Three Ways to Motivate Your Employees

By Guest Author | motivation | November 19, 2019

Employee motivation is the backbone of any business. A motivated employee is a happy employee. And happy employees mean better retention, productivity and innovation for the business as a whole.

Google and Facebook broke the news in 2014 when they announced they would offer egg-freezing treatment as an employee benefit. Business owners nowadays will try anything to keep their workforce motivated and there’s a reason for this. Gallup’s 2017 State of the Global Workplace survey found that employee engagement in Western Europe was as low as 10%, with the UK floundering on 8%. When workers are demotivated, something has to change, and it starts here with these three ways to motivate your employees and help bring them back on board.

Create a SMART System with Constant Feedback and Reward

When it comes to strategic execution, only 20% of managers believe that formal systems for managing commitments work well all, or most, of the time. That number needs to rise and rise fast. Making organisational expectations clear again is the first step in re-motivating your workforce. If they don’t know what they’re aiming for, is it any wonder that they’re rudderless? It’s all about creating a goal-oriented working culture where managers can constantly evaluate employee performance and help their subordinates do better as time goes on. Many managers adhere to the SMART ethos, setting goals that are specific, measurable, actionable, results-oriented and time-bound.

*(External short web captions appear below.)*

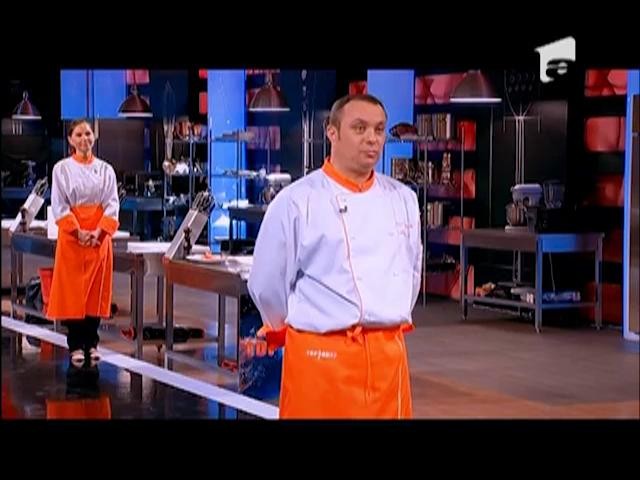 Marcel Bejinariu a gatit sarmale cu carne tocata de porc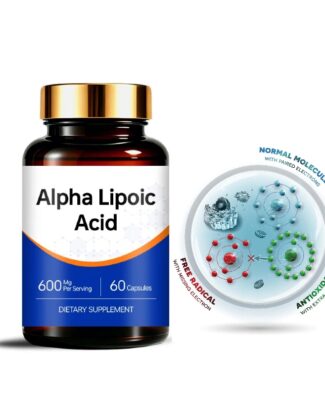 Alpha Lipoic Acid Capsules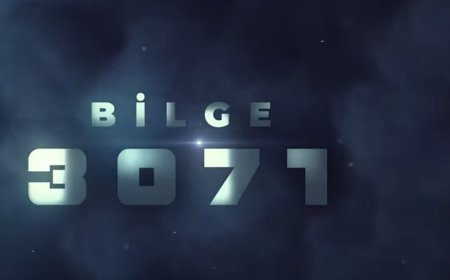 Yapay zekayla hazırlanan filmi "Bilge 3071"in ilk fragmanı tamamlandı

When it comes to motivation, the most important thing you can do is to reward success if employees are meeting expectations and exceeding targets. On a micro level, this is about providing immediate feedback on tasks and how they’re progressing along their broader internal career trajectory relative to their goals. In the long run, employees expect and deserve financial recognition for the value they’ve added to the company: promotions, bonuses, pay increases and stock options are all tangible parts of any good reward system.

Build A Positive, Calming Work Environment

An adaptable workspace that accommodates a variety of social and emotional needs will massively drive up employee wellbeing, which correlates closely with employee motivation. It’s nearly 2020, and nobody wants to be sitting alone divided by cubicle partitions. Equally, we all need time to ourselves sometimes, so having a purely open-plan office can be a cause of stress. There are bespoke companies out there that offer rented premises that strike this balance, tailoring to requirement, and these are some of the finest private offices London has to offer.

Plants, beanbags, ping pong tables and better lighting could all be great motivators. But start by concretely asking your employees what they want in a workspace; as well as helping to streamline productivity to fit around the real human beings who are working in the office, consulting your employees on small proposals will increase their stake in the company. It shows you listen; it shows you care.

Reshape Office Politics for Good

According to research from Adecco, 33% of UK office workers cite organisational politics as a major cause of workplace unhappiness. It’s easy to see why. When office politics reigns supreme, it can mean employees are compelled to smother their misgivings, manipulate co-workers, connect to individuals with perceived clout and go with the flow. In a working culture that privileges people based on who you know rather than what you do, the honest hard worker will not get their just desserts.

It’s impossible to completely eliminate office politics from any organisation. It’s more about forming healthy office politics, which fosters harmony and rewards honesty. This won’t happen overnight, but by working towards a new system that incentivises people to do their best, it will ensure they don’t buckle under pressure from the well-connected.